Supplied information —
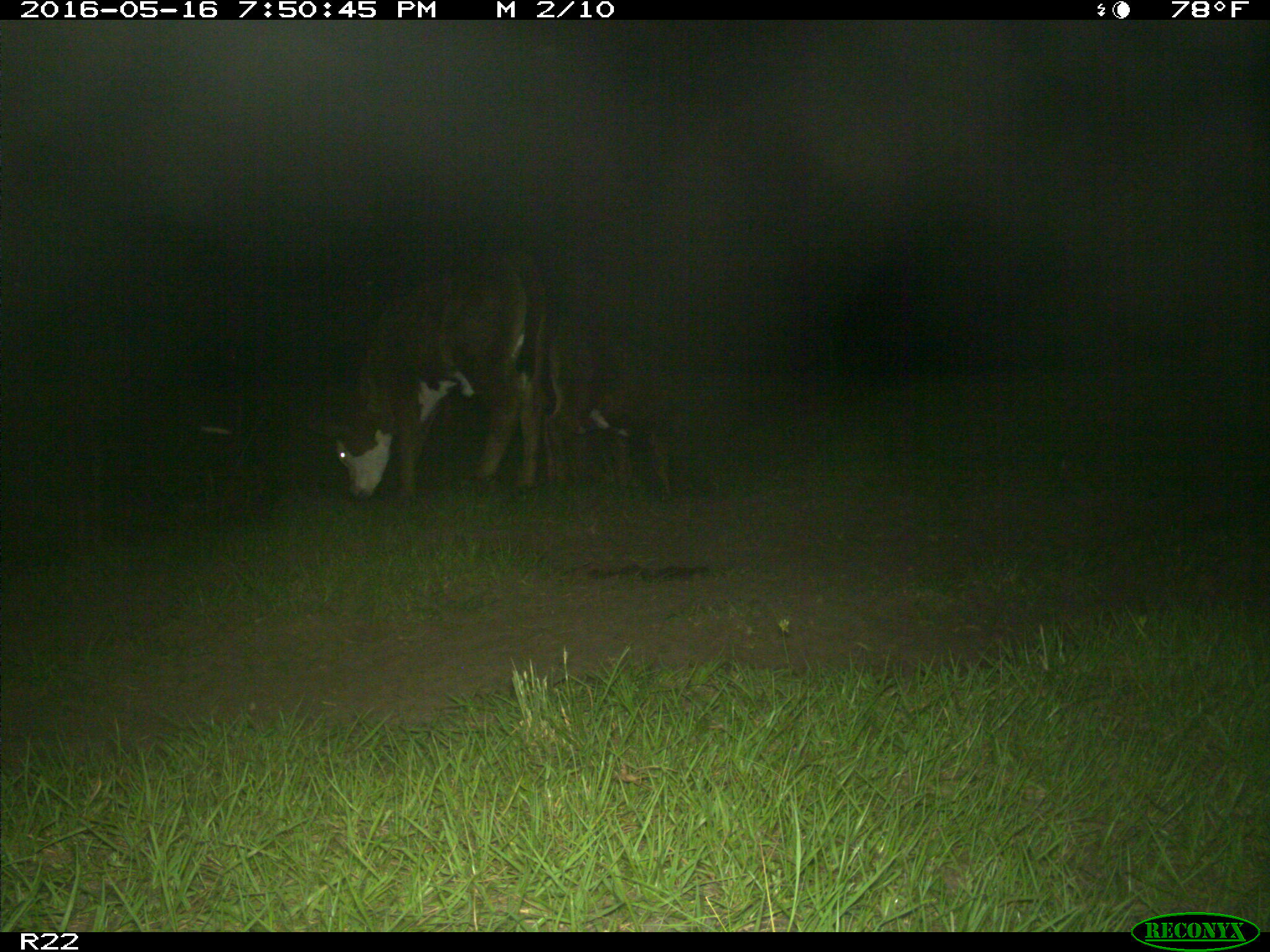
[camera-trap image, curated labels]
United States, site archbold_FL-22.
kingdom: Animalia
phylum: Chordata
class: Mammalia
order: Artiodactyla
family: Bovidae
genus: Bos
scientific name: Bos taurus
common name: domestic cow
Bos taurus (domestic cow).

Exercise objective — Although the entries contain pictures, copy everything else in them exactly.

Solution for this exercise —
[camera-trap image, curated labels]
United States, site archbold_FL-22.
kingdom: Animalia
phylum: Chordata
class: Mammalia
order: Artiodactyla
family: Bovidae
genus: Bos
scientific name: Bos taurus
common name: domestic cow
Bos taurus (domestic cow).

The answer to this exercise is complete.